Flexible Working

I Am Glad That I Chose LTFT, As It Suits My Family Life

Read
Dr Nigel Lewis
Sheffield

I am a cardiologist and in January 2020 I chose work more flexibly to provide childcare for my 3 children who were 1, 6 and 8 years at the time. This involved condensing my working week into 4 days. Working within an entirely male consultant department, I was the first to request this working pattern. I negotiated this with my clinical director, who was very supportive.

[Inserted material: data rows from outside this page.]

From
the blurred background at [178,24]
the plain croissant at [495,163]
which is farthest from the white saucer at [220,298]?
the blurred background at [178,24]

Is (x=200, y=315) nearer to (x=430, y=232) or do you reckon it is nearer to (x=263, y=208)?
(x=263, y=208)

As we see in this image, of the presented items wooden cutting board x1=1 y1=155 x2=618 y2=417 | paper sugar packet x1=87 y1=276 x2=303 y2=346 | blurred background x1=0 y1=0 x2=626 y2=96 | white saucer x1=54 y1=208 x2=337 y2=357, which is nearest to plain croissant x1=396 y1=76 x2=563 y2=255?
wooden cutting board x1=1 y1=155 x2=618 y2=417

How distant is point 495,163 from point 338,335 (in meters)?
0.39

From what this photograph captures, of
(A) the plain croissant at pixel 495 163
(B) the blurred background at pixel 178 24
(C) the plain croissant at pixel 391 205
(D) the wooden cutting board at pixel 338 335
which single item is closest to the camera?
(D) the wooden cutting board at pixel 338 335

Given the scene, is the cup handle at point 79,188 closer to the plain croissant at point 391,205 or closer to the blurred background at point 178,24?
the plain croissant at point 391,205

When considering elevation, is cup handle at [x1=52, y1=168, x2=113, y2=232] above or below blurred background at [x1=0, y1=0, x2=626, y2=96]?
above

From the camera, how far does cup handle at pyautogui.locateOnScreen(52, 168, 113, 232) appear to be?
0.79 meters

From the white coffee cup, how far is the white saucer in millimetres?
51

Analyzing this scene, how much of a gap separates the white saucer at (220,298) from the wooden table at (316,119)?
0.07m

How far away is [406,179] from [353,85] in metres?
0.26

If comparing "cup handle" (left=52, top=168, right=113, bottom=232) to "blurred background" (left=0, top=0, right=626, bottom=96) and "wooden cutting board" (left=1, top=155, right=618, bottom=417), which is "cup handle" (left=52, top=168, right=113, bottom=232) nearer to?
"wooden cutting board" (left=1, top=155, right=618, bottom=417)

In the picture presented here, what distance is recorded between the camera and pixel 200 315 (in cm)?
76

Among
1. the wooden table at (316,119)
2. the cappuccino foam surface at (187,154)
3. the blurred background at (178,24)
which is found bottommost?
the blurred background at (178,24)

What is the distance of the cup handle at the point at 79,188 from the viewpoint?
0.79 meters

I have been a consultant nearly 7 years at Sheffield Teaching Hospitals and I have sub-specialty interests in complex devices, inherited cardiac conditions (ICC) and heart failure (HF). I work within 3 sub-specialty teams and have a flexible working week, so that all services are cross-covered. My Fridays free when I’m not on-call. I provide 1 in 12 on-call general cardiology cover, 1 in 10 out of hours on-call pacing and 1 in 12 ‘consultant of the week’ ward cover. I generally will perform 2 device lists per week and on alternate weeks, perform device extractions. I am committed to 2 clinics a week, in both ICC and a mixed heart failure and device clinic. I participate in a number of MDTs, provide support to specialist nurses in ICC and HF and deal with device queries from the physiologists pre- and post-implant. Working 4 days has not hindered my ability to participate in additional professional commitments. I am a principle investigator for a number of clinical trials and have recently recruited a full-time device fellow.

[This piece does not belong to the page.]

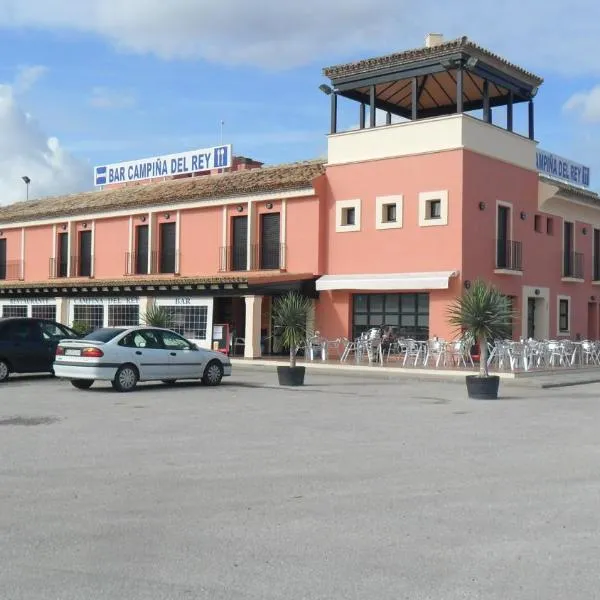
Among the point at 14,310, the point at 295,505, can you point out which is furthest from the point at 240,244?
the point at 295,505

Due to my wide specialist interests, I have always had a busy schedule. Working flexibly with my peers has allowed me to meet the number of annualised sessions required in my job plan. There are huge advantages to having a day off with a young family. It allows me to see my children more and share more of their early years development, but also gives me more opportunity to be more involved with schooling. It gives much more balance to my life and allows me to have individual time with my youngest son.

However, working less than full time, whilst doing a full time job remains hard work. One has to be more efficient and organised, particularly when completing administrative work or providing support and feedback to colleagues. I quickly learnt as a consultant, that the admin and emails always keeps coming and that this does not stop on the Fridays that I am not there. This makes the start of my week busier and you have to be prepared to work harder to complete tasks and sometimes stay later. Through the pandemic, remote working has become much more acceptable and has facilitated many of us to access work via secure laptops from home. This has further facilitated me completing my work flexibly, although I have to remain strict about when to turn the laptop off at home.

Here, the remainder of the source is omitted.